▶ [PROVIDED PASSAGE]
Investing Into a Fog of Less Certainty: Year-End 2022 Market Commentary

Benjamin M. Lavine, CFA, CAIA, RICP
Chief Investment Officer, 3D

Data Source: Bloomberg

To read full market commentary, click here.

December 2022 Highlights:

  • The 4th quarter recovery in global equities stumbled somewhat in December, particularly U.S. equities, partially hurt by a more hawkish-than-expected Fed meeting (FOMC) in mid-December that pushed the benchmark overnight lending rate to 4.50%. An uneven economic lift-off from the end of Chinese COVID lockdown restrictions also contributed to market weakness, especially across Asia. In December, the MSCI All-Country World Index (ACWI) returned -3.9%.
  • Across major regions, International Developed and Emerging Markets (equities and currencies) outperformed the U.S. as investors bet that the worst has passed for Europe and broader Asia. In December, MSCI Japan (+0.3%) and MSCI Europe (0.0%) led major regions followed by MSCI Pacific ex-Japan (-0.5%) and MSCI Emerging Markets (-1.4%) while the S&P 500 ended down 5.8%.

Entries drawn from a collection:
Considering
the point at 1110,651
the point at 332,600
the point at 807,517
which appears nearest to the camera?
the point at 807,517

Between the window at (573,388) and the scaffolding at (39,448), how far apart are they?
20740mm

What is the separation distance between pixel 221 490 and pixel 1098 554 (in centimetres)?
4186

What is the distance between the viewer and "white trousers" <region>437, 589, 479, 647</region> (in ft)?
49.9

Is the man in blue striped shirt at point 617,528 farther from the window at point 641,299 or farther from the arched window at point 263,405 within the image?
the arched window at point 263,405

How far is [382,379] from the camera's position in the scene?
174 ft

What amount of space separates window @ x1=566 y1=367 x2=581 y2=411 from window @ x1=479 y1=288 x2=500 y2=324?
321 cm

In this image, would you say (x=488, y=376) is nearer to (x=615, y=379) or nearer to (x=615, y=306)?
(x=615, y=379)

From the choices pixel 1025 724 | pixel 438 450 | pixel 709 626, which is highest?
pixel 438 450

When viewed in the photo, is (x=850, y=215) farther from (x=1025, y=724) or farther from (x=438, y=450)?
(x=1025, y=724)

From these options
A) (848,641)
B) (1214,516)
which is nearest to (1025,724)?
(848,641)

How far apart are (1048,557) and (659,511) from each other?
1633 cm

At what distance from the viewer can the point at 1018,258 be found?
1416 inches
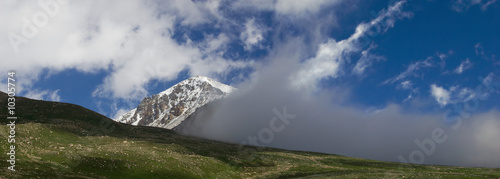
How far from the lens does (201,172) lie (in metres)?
70.8

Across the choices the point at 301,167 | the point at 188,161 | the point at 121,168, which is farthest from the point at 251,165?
the point at 121,168

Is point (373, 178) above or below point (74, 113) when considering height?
below

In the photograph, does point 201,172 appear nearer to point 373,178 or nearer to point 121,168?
point 121,168

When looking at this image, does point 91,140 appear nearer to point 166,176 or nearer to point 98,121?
point 98,121

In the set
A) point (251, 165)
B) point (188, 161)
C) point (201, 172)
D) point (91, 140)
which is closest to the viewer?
point (201, 172)

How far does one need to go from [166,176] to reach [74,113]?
62328mm

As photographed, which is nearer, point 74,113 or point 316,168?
point 316,168

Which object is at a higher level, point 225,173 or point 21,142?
point 21,142

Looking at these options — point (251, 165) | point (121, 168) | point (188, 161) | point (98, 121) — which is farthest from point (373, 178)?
point (98, 121)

▶ [TASKS TO CARRY OUT]
- A) Name every market index that the year-end 2022 market commentary cites with a December return, and give that return for each.
- B) According to the year-end 2022 market commentary, what level did the mid-December Fed meeting push the benchmark overnight lending rate to?
- C) Write out the portion of the year-end 2022 market commentary starting at "Benjamin M. Lavine, CFA, CAIA, RICP" and ending at "(ACWI) returned -3.9%.".
The listing is not needed for any of this work.

▶ [ANSWER LIST]
- A)
MSCI All-Country World Index (ACWI): -3.9%
MSCI Japan: +0.3%
MSCI Europe: 0.0%
MSCI Pacific ex-Japan: -0.5%
MSCI Emerging Markets: -1.4%
S&P 500: down 5.8%

- B) 4.50%

- C)
Benjamin M. Lavine, CFA, CAIA, RICP
Chief Investment Officer, 3D

Data Source: Bloomberg

To read full market commentary, click here.

December 2022 Highlights:

  • The 4th quarter recovery in global equities stumbled somewhat in December, particularly U.S. equities, partially hurt by a more hawkish-than-expected Fed meeting (FOMC) in mid-December that pushed the benchmark overnight lending rate to 4.50%. An uneven economic lift-off from the end of Chinese COVID lockdown restrictions also contributed to market weakness, especially across Asia. In December, the MSCI All-Country World Index (ACWI) returned -3.9%.